- _SELECTED TEXT_
★ ★ ★ ★ ★ ★ ★

Studio album by Leningrad
- Released: 2004
- Genre: Ska punk, comedy rock
- Label: Misteriya zvuka

Leningrad chronology
| Dlya millionov (2003) | Babarobot (2004) | (Ne) Polnoye sobraniye sochineniy (2004) |

= Babarobot =

Babarobot (Бабаробот, meaning fembot), is a concept album by the Russian ska punk band, Leningrad, presented as a playful radio drama. The first track includes the other twelve songs of the album (Gelendzhik is repeated) with dialogue between.

==Story==
Graduates from the Technical Training College are sent to a factory. The factory worker, Vladimir, tells them about the factory. Further along, they meet an old school friend, Borya. He tells them about their new invention, Babarobots, which are robot women.

★ ★ ★ ★ ★ ★ ★

- _STORED ROWS_
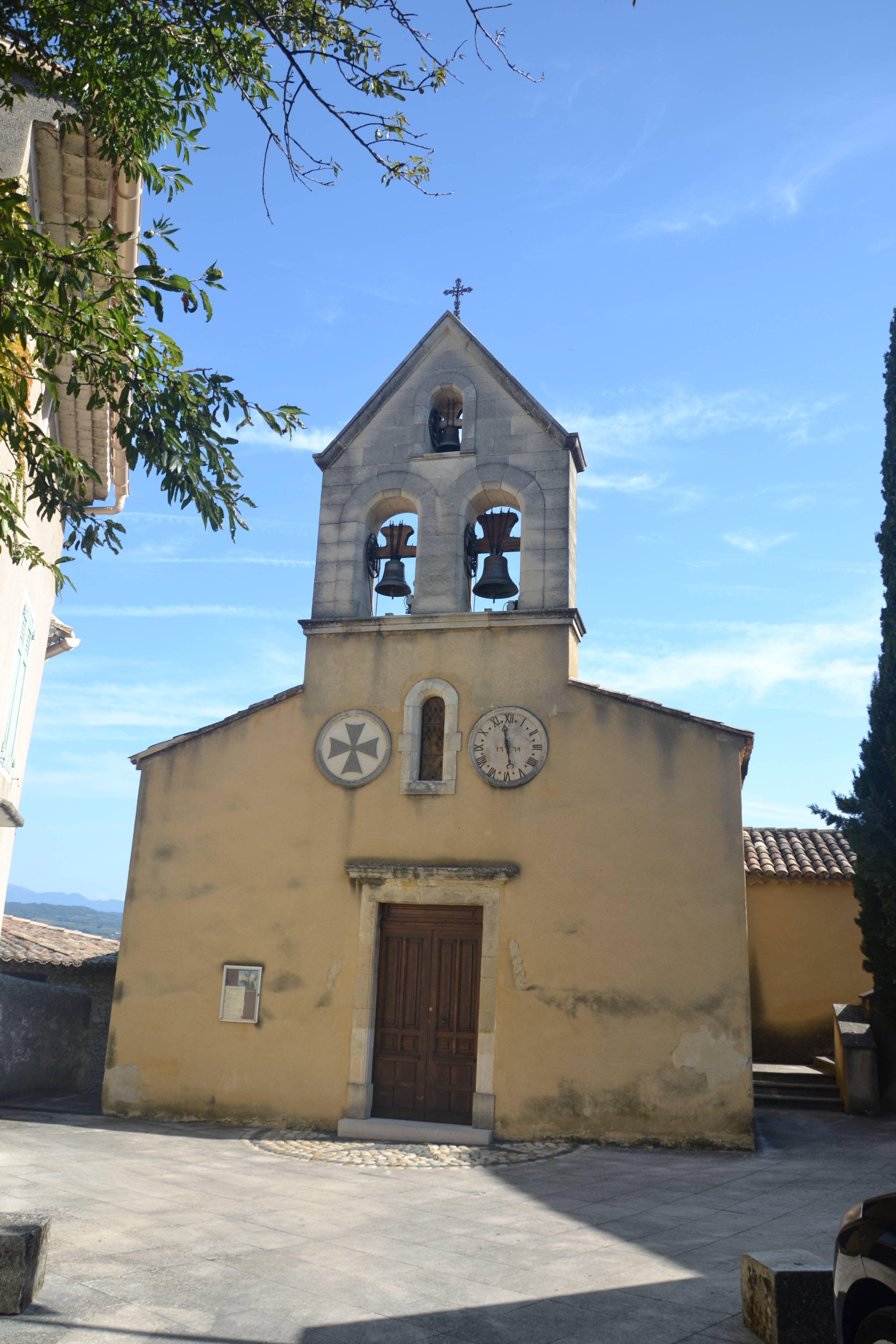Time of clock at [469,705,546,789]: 11:28
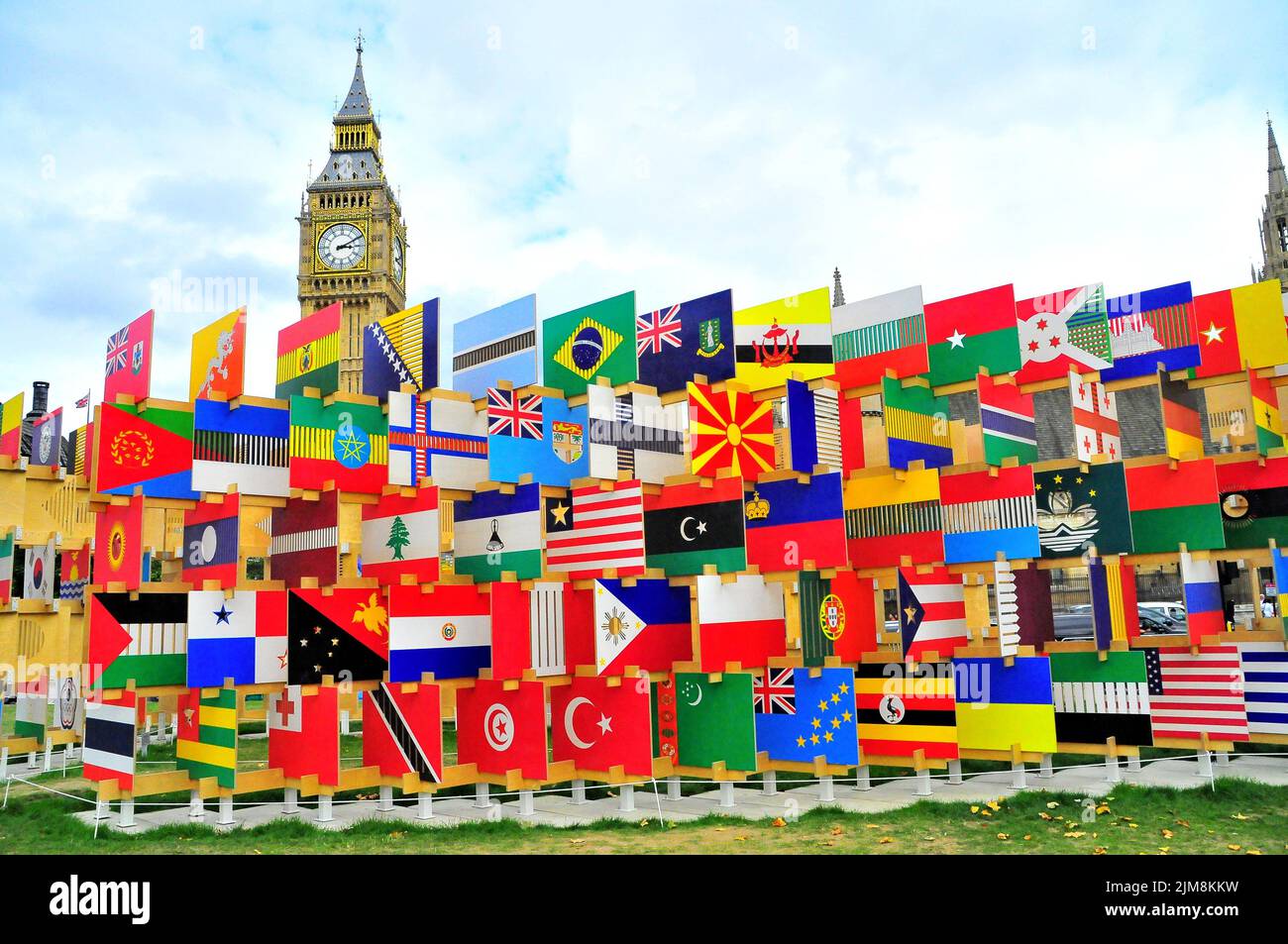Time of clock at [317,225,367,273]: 3:10
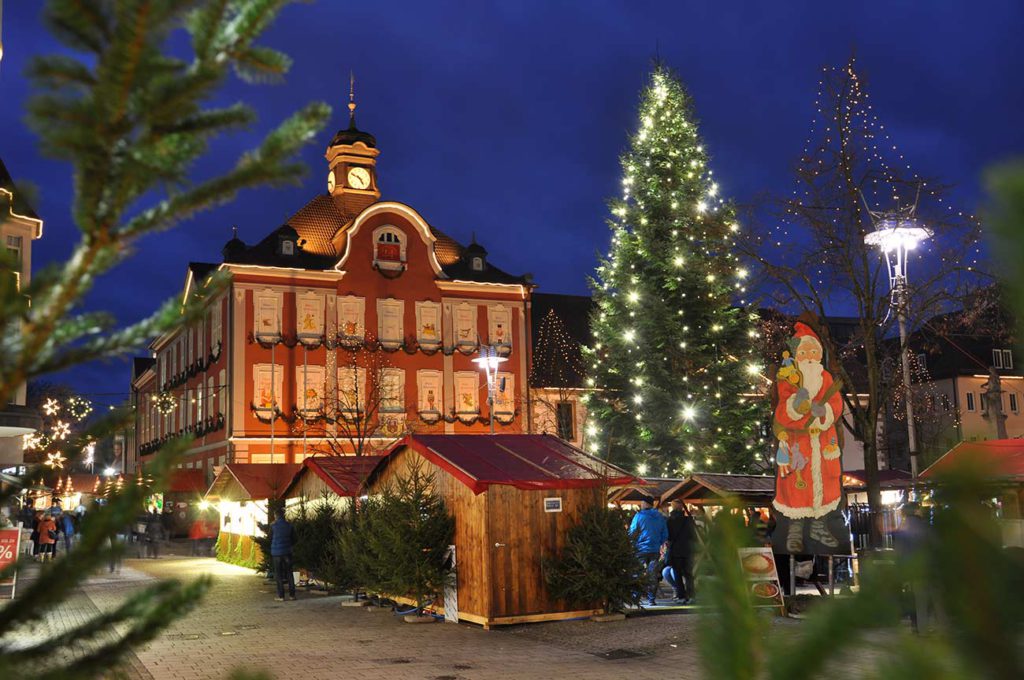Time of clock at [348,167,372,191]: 4:49
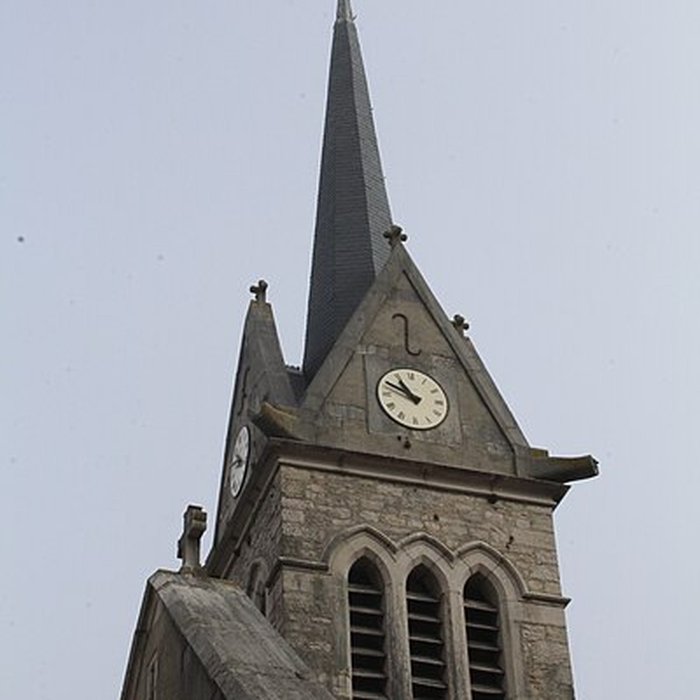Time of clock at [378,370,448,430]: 10:49
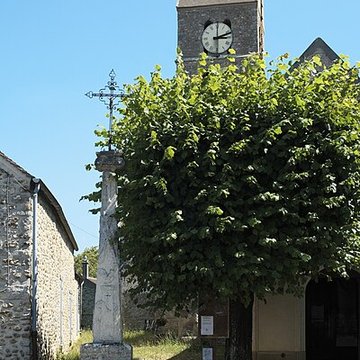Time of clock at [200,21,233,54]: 3:12
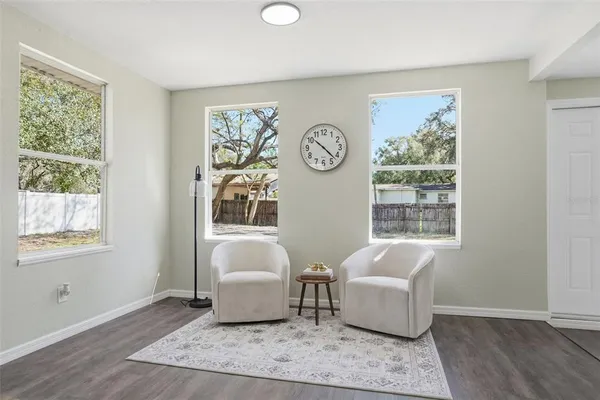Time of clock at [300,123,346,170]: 10:22
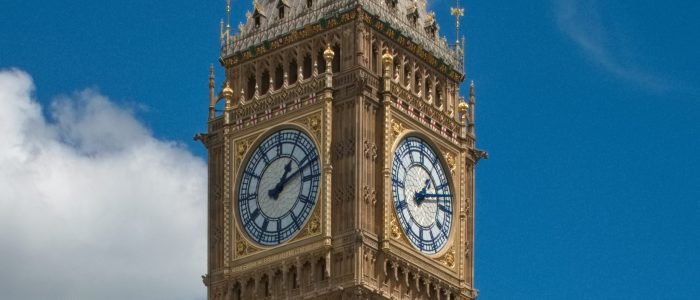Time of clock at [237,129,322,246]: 1:11
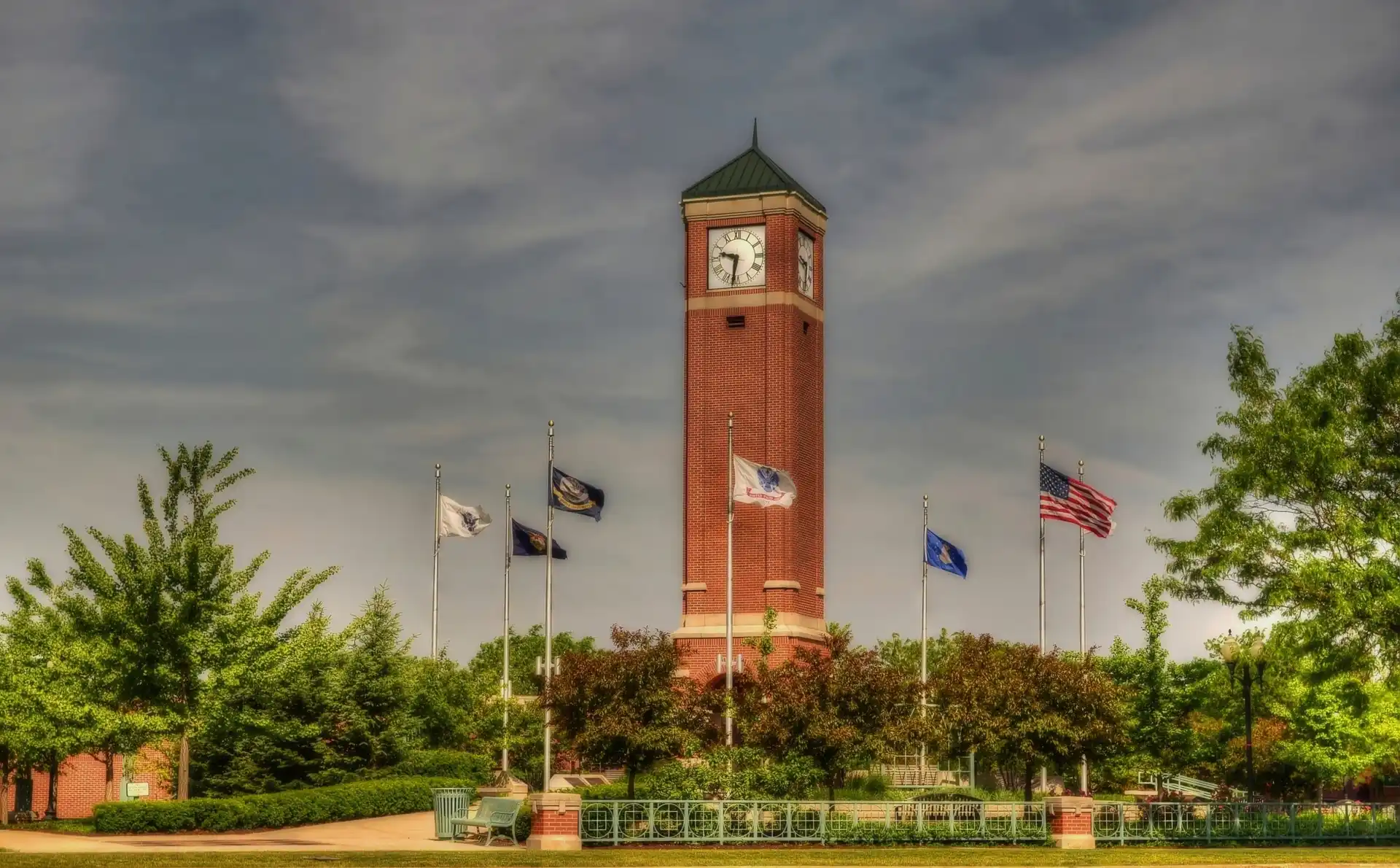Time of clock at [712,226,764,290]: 9:31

★ ★ ★ ★ ★ ★ ★

- _AIM_
Write out the Babarobot article word for word, starting at "Studio album by" and ending at "are robot women.". Work only from the Babarobot article.

- _WRITTEN RESPONSE_
Studio album by Leningrad
- Released: 2004
- Genre: Ska punk, comedy rock
- Label: Misteriya zvuka

Leningrad chronology
| Dlya millionov (2003) | Babarobot (2004) | (Ne) Polnoye sobraniye sochineniy (2004) |

= Babarobot =

Babarobot (Бабаробот, meaning fembot), is a concept album by the Russian ska punk band, Leningrad, presented as a playful radio drama. The first track includes the other twelve songs of the album (Gelendzhik is repeated) with dialogue between.

==Story==
Graduates from the Technical Training College are sent to a factory. The factory worker, Vladimir, tells them about the factory. Further along, they meet an old school friend, Borya. He tells them about their new invention, Babarobots, which are robot women.